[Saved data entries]

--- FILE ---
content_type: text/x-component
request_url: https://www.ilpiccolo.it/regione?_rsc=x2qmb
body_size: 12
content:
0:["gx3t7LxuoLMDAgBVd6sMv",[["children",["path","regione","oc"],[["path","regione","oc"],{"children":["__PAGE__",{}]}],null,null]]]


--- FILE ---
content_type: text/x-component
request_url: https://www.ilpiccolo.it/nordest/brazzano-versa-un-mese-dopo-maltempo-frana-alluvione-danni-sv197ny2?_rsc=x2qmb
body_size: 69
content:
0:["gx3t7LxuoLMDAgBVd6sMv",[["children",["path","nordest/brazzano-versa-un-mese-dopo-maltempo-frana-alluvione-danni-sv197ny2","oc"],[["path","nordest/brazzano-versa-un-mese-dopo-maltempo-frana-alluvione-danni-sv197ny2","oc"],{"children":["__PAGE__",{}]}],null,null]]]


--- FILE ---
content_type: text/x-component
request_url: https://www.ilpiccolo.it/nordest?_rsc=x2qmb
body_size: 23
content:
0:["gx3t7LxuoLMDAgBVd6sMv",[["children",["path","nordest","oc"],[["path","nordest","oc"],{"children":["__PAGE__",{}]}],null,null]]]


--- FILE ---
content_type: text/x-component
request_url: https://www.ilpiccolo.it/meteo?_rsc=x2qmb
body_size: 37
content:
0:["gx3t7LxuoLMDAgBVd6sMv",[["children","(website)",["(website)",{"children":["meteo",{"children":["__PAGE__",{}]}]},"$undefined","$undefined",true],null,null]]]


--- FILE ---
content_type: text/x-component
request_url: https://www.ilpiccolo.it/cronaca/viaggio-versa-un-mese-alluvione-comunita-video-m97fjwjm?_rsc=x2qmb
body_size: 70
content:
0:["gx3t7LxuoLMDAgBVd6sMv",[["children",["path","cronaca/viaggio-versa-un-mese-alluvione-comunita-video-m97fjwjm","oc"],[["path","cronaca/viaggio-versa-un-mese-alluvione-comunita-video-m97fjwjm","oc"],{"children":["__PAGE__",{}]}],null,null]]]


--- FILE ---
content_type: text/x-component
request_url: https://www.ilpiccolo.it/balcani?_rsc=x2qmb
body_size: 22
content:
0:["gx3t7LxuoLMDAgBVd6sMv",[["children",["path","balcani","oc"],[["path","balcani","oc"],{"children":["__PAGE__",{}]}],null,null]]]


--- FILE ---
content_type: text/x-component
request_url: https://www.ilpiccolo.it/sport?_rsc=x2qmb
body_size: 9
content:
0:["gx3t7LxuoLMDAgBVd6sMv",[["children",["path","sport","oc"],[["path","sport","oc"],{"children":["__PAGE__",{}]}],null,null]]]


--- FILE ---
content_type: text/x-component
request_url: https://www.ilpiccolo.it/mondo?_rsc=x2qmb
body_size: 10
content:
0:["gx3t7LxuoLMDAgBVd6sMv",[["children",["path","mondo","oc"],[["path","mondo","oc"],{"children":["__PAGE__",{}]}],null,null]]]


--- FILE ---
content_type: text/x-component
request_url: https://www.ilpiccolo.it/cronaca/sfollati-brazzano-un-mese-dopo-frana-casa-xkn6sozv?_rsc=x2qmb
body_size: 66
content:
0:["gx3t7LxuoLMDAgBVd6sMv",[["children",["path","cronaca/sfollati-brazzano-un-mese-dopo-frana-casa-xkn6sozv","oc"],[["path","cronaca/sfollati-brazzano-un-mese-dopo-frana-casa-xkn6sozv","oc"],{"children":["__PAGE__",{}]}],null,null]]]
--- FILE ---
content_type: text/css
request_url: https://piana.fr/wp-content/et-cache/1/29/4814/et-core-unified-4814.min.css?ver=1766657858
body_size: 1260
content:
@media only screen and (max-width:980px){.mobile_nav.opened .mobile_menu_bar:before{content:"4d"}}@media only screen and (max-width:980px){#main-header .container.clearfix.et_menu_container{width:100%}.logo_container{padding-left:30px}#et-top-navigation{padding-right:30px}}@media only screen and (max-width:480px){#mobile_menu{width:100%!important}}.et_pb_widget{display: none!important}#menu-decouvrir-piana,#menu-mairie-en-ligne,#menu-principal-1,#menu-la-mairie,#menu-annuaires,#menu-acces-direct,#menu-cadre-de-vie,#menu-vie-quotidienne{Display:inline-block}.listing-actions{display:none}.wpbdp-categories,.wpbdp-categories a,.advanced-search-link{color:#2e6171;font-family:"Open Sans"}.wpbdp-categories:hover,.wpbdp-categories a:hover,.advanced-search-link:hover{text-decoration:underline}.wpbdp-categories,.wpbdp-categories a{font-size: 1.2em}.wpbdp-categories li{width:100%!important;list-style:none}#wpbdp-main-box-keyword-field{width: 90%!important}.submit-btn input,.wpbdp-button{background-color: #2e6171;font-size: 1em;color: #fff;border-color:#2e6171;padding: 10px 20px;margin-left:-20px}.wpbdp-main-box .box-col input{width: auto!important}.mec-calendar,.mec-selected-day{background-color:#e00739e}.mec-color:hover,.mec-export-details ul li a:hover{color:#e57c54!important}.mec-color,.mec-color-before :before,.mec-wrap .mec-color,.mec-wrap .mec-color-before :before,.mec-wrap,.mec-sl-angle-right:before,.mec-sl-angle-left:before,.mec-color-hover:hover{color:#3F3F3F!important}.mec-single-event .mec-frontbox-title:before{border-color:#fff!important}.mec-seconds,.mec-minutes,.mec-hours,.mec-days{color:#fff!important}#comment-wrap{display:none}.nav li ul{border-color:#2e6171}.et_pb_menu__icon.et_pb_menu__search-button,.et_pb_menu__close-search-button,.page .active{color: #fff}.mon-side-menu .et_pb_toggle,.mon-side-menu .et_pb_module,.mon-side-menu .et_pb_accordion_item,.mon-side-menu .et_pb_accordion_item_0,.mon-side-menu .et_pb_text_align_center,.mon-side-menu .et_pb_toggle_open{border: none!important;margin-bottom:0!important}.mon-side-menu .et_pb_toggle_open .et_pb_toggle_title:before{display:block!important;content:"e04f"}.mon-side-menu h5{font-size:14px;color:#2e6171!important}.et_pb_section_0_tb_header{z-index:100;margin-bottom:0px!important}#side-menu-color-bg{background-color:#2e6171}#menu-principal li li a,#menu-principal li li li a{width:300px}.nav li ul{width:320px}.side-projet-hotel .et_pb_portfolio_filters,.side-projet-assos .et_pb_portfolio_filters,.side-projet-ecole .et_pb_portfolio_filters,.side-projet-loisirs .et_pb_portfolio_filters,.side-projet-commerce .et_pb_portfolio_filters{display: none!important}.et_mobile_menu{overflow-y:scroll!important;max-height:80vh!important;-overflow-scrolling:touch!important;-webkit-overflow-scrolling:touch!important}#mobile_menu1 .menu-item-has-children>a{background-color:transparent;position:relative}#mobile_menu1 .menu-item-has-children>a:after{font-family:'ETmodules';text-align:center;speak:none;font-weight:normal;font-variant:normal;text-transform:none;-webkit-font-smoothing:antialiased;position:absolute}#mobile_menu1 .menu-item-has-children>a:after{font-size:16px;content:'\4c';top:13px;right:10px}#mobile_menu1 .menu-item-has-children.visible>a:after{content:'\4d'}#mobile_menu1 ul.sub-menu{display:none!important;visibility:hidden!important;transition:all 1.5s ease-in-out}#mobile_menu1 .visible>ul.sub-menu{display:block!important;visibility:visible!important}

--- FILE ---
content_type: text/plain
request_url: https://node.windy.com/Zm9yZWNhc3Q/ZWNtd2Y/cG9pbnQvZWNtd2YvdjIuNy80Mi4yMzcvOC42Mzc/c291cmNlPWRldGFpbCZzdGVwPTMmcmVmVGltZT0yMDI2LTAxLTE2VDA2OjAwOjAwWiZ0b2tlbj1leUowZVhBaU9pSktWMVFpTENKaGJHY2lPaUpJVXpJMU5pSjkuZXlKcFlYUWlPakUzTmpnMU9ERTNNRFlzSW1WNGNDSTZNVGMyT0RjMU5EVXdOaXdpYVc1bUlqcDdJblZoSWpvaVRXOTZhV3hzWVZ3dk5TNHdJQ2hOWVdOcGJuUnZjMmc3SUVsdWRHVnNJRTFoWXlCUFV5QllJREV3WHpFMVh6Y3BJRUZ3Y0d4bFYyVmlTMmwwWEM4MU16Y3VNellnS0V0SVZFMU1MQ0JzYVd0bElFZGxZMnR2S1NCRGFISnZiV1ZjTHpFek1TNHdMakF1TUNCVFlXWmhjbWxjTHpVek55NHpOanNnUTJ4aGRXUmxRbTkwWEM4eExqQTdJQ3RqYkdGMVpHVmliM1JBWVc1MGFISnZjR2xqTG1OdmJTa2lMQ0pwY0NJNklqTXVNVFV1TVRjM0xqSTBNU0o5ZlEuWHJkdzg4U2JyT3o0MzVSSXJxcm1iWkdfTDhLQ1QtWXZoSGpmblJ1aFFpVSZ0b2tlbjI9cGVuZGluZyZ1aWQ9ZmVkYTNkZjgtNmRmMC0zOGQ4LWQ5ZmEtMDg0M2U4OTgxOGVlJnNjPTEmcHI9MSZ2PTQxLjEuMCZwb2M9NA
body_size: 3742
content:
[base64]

Problem statement
For each line in the entries that contains the string "video", make a copy.

Exercise result
request_url: https://www.ilpiccolo.it/cronaca/viaggio-versa-un-mese-alluvione-comunita-video-m97fjwjm?_rsc=x2qmb
0:["gx3t7LxuoLMDAgBVd6sMv",[["children",["path","cronaca/viaggio-versa-un-mese-alluvione-comunita-video-m97fjwjm","oc"],[["path","cronaca/viaggio-versa-un-mese-alluvione-comunita-video-m97fjwjm","oc"],{"children":["__PAGE__",{}]}],null,null]]]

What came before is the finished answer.